• Objective:
Present the entries below as a numbered list, leaving out the blank lines.

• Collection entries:
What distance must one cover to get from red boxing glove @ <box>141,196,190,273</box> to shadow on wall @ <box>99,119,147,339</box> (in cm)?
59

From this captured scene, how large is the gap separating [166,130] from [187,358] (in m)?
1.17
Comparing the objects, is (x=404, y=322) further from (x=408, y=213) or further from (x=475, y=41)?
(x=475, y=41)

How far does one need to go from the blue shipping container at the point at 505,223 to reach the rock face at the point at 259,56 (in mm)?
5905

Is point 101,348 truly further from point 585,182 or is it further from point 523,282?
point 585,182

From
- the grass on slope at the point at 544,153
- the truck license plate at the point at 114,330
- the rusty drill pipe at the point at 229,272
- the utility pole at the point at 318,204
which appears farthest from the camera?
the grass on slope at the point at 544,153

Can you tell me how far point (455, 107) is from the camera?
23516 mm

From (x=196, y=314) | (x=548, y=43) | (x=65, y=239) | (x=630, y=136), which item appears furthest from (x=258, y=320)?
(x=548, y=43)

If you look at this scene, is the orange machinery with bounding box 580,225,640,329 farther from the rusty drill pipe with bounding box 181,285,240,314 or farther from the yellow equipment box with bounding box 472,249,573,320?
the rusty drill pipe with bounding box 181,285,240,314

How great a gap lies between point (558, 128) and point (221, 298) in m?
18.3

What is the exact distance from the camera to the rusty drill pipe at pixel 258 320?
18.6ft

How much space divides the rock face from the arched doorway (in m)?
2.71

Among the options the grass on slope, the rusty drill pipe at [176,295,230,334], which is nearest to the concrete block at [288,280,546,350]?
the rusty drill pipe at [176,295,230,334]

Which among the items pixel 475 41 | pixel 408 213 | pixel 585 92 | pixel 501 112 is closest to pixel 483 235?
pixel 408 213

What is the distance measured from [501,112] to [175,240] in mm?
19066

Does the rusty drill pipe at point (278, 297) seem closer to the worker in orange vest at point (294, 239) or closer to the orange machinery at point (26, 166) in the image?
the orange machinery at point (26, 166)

• Answer to this problem:
1. What distance must one cover to get from red boxing glove @ <box>141,196,190,273</box> to shadow on wall @ <box>99,119,147,339</box> (in cm)?
2. 59
3. From this captured scene, how large is the gap separating [166,130] from [187,358] (in m)?
4. 1.17
5. Comparing the objects, is (x=404, y=322) further from (x=408, y=213) or further from (x=475, y=41)?
6. (x=475, y=41)
7. How far does one need to go from the blue shipping container at the point at 505,223 to reach the rock face at the point at 259,56 (in mm)?
8. 5905
9. Is point 101,348 truly further from point 585,182 or is it further from point 523,282?
10. point 585,182
11. From
12. - the grass on slope at the point at 544,153
13. - the truck license plate at the point at 114,330
14. - the rusty drill pipe at the point at 229,272
15. - the utility pole at the point at 318,204
16. which appears farthest from the camera?
17. the grass on slope at the point at 544,153
18. Can you tell me how far point (455, 107) is from the camera?
19. 23516 mm
20. From (x=196, y=314) | (x=548, y=43) | (x=65, y=239) | (x=630, y=136), which item appears furthest from (x=258, y=320)?
21. (x=548, y=43)
22. If you look at this scene, is the orange machinery with bounding box 580,225,640,329 farther from the rusty drill pipe with bounding box 181,285,240,314 or farther from the yellow equipment box with bounding box 472,249,573,320?
23. the rusty drill pipe with bounding box 181,285,240,314
24. How great a gap lies between point (558, 128) and point (221, 298) in m?
25. 18.3
26. What is the exact distance from the camera to the rusty drill pipe at pixel 258 320?
27. 18.6ft
28. How much space divides the rock face from the arched doorway (in m)?
29. 2.71
30. Among the options the grass on slope, the rusty drill pipe at [176,295,230,334], which is nearest to the concrete block at [288,280,546,350]?
31. the rusty drill pipe at [176,295,230,334]
32. Which among the items pixel 475 41 | pixel 408 213 | pixel 585 92 | pixel 501 112 is closest to pixel 483 235?
33. pixel 408 213
34. What is the distance measured from [501,112] to [175,240] in mm?
35. 19066
36. Does the rusty drill pipe at point (278, 297) seem closer to the worker in orange vest at point (294, 239) or closer to the orange machinery at point (26, 166) in the image?
37. the orange machinery at point (26, 166)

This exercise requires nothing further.